Justizminister versuchen, die Sicherungsverwahrung zu regeln.

Der Erste, der Ende Mai die Haftanstalt Saarbrücken verlassen konnte, obwohl Gutachter ihn für so etwas wie eine tickende Zeitbombe hielten, hieß Walter H. Ein Mörder und Gewalttäter, vor dem die Allgemeinheit geschützt werden muss. Bis zu 100 nicht weniger gefährliche derzeit noch Inhaftierte könnten ihm bundesweit in die Freiheit folgen, weil die Gerichte umsetzen müssen, was der Europäische Gerichtshof für Menschenrechte zur nachträglichen Sicherungsverwahrung vorgegeben hat. Er hält sie für rechtswidrig. Es ist nicht schwer, sich vorzustellen, in welcher Angst vor Vergewaltigern, Kinderschändern, Mördern und Serienbrandstiftern die Nachbarn leben, denen die Erklärung, alles sei mit rechten Dingen zugegangen, sicher nicht ausreicht.

Doch die Straßburger Richter haben kurzerhand deutlich gemacht, dass ein "Wegsperren" von Menschen, wie es der ehemalige Bundeskanzler Gerhard Schröder so plakativ forderte, in einem Rechtsstaat nicht so einfach möglich ist.
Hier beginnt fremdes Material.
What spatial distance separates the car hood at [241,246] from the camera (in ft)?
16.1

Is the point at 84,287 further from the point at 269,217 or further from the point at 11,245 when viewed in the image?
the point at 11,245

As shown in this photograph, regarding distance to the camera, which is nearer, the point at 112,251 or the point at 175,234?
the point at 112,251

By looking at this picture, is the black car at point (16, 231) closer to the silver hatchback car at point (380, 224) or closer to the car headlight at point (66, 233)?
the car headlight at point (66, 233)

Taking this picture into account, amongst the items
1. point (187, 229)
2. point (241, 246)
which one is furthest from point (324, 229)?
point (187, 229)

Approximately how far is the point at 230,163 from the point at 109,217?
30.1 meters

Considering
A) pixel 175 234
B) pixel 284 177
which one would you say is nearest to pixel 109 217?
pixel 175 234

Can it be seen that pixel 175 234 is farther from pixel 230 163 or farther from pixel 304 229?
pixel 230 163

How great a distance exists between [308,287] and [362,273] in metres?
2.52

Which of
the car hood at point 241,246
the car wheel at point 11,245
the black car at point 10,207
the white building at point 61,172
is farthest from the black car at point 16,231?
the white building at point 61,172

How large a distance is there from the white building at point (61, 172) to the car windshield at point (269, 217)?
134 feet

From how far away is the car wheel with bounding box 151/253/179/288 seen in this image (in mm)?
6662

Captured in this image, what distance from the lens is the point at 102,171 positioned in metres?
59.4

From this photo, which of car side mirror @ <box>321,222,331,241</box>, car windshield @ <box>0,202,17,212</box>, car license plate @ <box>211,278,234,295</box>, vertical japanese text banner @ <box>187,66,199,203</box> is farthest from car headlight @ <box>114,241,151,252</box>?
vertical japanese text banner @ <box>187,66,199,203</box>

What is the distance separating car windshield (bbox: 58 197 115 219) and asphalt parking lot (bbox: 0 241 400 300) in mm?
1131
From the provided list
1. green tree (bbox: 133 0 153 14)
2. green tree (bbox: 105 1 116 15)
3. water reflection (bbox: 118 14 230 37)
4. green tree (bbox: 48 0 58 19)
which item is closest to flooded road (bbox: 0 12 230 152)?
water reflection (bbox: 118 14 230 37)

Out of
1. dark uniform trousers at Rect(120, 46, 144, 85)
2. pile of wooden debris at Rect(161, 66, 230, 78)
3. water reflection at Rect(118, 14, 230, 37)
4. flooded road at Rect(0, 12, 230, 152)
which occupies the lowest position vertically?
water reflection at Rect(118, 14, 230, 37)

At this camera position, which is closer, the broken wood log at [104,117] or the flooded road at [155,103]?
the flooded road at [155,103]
Und seien sie auch noch so gefährlich. Mit so viel Menschlichkeit sind nun allerdings alle schlicht überfordert. Die Bürger, die nicht in der Nähe der Entlassenen wohnen wollen. Die Politiker, die Wege zum Schutz der Bevölkerung finden und gleichzeitig in ihrer Gesetzgebung dem Urteil folgen müssen. Die Polizei, die eine massive Überwachungsaufgabe auf sich zukommen sieht, und letztlich auch die Entlassenen, die ohne jede Vorbereitung auf der Straße stehen.

Die Justizminister der Länder und des Bundes haben gestern immerhin einen kraftvollen Anlauf unternommen, mit einem neuen Gesetz wieder Herr der Lage zu werden, ohne zu große Erwartungen wecken zu wollen. Die elektronische Fußfessel zur Überwachung entlassener Straftäter wird nicht mehr als ein Beruhigungspflaster für die Bürger sein können. Denn ähnlich wie eine Überwachungskamera hilft sie eher, hinterher den Schuldigen zu finden, als ihn vorher von der Tat abzuhalten. Ehrlicherweise erwecken die Justizminister auch nicht den Eindruck, damit die Lösung gefunden zu haben. Es geht eher darum, nichts unversucht zu lassen. Unverständlich bleibt deshalb, warum auf die Möglichkeit, die Sicherungsverwahrung nachträglich zu verhängen, ganz verzichtet werden soll. Trotz des Straßburger Urteils sollten die Minister diesen Weg nicht aufgeben und eine Fassung finden - im Sinne des Menschenrechts.